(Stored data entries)
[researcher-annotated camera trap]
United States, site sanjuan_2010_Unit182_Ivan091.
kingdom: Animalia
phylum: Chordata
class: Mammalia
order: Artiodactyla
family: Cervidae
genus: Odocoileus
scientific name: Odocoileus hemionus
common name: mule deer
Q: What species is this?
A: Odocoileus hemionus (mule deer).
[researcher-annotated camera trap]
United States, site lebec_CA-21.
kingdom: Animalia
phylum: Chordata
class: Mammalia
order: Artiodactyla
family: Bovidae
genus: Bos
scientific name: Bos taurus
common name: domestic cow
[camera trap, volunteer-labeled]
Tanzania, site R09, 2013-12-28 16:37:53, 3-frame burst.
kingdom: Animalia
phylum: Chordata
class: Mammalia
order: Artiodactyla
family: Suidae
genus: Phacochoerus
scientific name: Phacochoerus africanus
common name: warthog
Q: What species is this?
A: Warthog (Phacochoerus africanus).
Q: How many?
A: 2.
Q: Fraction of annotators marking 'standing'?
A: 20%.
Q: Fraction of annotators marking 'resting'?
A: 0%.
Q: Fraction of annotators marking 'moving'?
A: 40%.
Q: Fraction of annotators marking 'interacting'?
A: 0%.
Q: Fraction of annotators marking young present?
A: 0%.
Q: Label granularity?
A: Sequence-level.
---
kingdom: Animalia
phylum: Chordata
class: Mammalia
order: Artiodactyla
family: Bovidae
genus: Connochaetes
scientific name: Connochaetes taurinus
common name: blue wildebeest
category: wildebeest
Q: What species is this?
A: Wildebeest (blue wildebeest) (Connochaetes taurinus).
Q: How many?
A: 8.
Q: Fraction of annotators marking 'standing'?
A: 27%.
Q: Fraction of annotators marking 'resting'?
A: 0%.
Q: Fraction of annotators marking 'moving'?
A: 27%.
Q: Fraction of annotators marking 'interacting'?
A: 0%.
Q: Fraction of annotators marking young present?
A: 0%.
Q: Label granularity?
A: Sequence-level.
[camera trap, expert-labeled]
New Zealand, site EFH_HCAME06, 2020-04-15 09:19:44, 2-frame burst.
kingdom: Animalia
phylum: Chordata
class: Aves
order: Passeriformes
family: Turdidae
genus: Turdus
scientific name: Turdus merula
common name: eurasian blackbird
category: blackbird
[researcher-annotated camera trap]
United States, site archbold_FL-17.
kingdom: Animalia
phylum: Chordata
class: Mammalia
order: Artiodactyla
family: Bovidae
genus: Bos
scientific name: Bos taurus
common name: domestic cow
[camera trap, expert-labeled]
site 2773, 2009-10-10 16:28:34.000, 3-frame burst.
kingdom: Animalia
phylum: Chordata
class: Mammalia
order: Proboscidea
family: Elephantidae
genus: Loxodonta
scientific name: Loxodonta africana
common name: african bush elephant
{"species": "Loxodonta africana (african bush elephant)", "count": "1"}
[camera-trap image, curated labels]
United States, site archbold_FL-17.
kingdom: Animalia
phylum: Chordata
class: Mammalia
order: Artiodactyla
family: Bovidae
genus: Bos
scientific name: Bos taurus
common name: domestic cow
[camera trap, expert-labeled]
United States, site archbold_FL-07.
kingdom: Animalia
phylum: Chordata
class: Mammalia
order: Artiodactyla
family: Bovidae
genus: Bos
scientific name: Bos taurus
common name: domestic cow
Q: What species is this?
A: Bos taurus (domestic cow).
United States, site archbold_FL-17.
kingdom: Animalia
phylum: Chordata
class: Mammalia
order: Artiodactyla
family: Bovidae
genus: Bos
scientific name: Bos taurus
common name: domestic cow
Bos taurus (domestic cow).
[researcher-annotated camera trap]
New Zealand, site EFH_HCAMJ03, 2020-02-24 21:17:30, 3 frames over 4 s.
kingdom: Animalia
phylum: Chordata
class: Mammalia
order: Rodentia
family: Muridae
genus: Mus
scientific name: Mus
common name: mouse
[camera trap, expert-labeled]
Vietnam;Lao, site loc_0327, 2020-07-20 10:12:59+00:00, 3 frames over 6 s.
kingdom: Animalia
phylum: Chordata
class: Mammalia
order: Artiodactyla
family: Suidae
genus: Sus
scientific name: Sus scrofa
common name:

- WHAT IS BEING ASKED -
The answer must be an exact copy of every entry.

- RESPONSE AREA -
[researcher-annotated camera trap]
United States, site sanjuan_2010_Unit182_Ivan091.
kingdom: Animalia
phylum: Chordata
class: Mammalia
order: Artiodactyla
family: Cervidae
genus: Odocoileus
scientific name: Odocoileus hemionus
common name: mule deer
Q: What species is this?
A: Odocoileus hemionus (mule deer).
[researcher-annotated camera trap]
United States, site lebec_CA-21.
kingdom: Animalia
phylum: Chordata
class: Mammalia
order: Artiodactyla
family: Bovidae
genus: Bos
scientific name: Bos taurus
common name: domestic cow
[camera trap, volunteer-labeled]
Tanzania, site R09, 2013-12-28 16:37:53, 3-frame burst.
kingdom: Animalia
phylum: Chordata
class: Mammalia
order: Artiodactyla
family: Suidae
genus: Phacochoerus
scientific name: Phacochoerus africanus
common name: warthog
Q: What species is this?
A: Warthog (Phacochoerus africanus).
Q: How many?
A: 2.
Q: Fraction of annotators marking 'standing'?
A: 20%.
Q: Fraction of annotators marking 'resting'?
A: 0%.
Q: Fraction of annotators marking 'moving'?
A: 40%.
Q: Fraction of annotators marking 'interacting'?
A: 0%.
Q: Fraction of annotators marking young present?
A: 0%.
Q: Label granularity?
A: Sequence-level.
---
kingdom: Animalia
phylum: Chordata
class: Mammalia
order: Artiodactyla
family: Bovidae
genus: Connochaetes
scientific name: Connochaetes taurinus
common name: blue wildebeest
category: wildebeest
Q: What species is this?
A: Wildebeest (blue wildebeest) (Connochaetes taurinus).
Q: How many?
A: 8.
Q: Fraction of annotators marking 'standing'?
A: 27%.
Q: Fraction of annotators marking 'resting'?
A: 0%.
Q: Fraction of annotators marking 'moving'?
A: 27%.
Q: Fraction of annotators marking 'interacting'?
A: 0%.
Q: Fraction of annotators marking young present?
A: 0%.
Q: Label granularity?
A: Sequence-level.
[camera trap, expert-labeled]
New Zealand, site EFH_HCAME06, 2020-04-15 09:19:44, 2-frame burst.
kingdom: Animalia
phylum: Chordata
class: Aves
order: Passeriformes
family: Turdidae
genus: Turdus
scientific name: Turdus merula
common name: eurasian blackbird
category: blackbird
[researcher-annotated camera trap]
United States, site archbold_FL-17.
kingdom: Animalia
phylum: Chordata
class: Mammalia
order: Artiodactyla
family: Bovidae
genus: Bos
scientific name: Bos taurus
common name: domestic cow
[camera trap, expert-labeled]
site 2773, 2009-10-10 16:28:34.000, 3-frame burst.
kingdom: Animalia
phylum: Chordata
class: Mammalia
order: Proboscidea
family: Elephantidae
genus: Loxodonta
scientific name: Loxodonta africana
common name: african bush elephant
{"species": "Loxodonta africana (african bush elephant)", "count": "1"}
[camera-trap image, curated labels]
United States, site archbold_FL-17.
kingdom: Animalia
phylum: Chordata
class: Mammalia
order: Artiodactyla
family: Bovidae
genus: Bos
scientific name: Bos taurus
common name: domestic cow
[camera trap, expert-labeled]
United States, site archbold_FL-07.
kingdom: Animalia
phylum: Chordata
class: Mammalia
order: Artiodactyla
family: Bovidae
genus: Bos
scientific name: Bos taurus
common name: domestic cow
Q: What species is this?
A: Bos taurus (domestic cow).
United States, site archbold_FL-17.
kingdom: Animalia
phylum: Chordata
class: Mammalia
order: Artiodactyla
family: Bovidae
genus: Bos
scientific name: Bos taurus
common name: domestic cow
Bos taurus (domestic cow).
[researcher-annotated camera trap]
New Zealand, site EFH_HCAMJ03, 2020-02-24 21:17:30, 3 frames over 4 s.
kingdom: Animalia
phylum: Chordata
class: Mammalia
order: Rodentia
family: Muridae
genus: Mus
scientific name: Mus
common name: mouse
[camera trap, expert-labeled]
Vietnam;Lao, site loc_0327, 2020-07-20 10:12:59+00:00, 3 frames over 6 s.
kingdom: Animalia
phylum: Chordata
class: Mammalia
order: Artiodactyla
family: Suidae
genus: Sus
scientific name: Sus scrofa
common name:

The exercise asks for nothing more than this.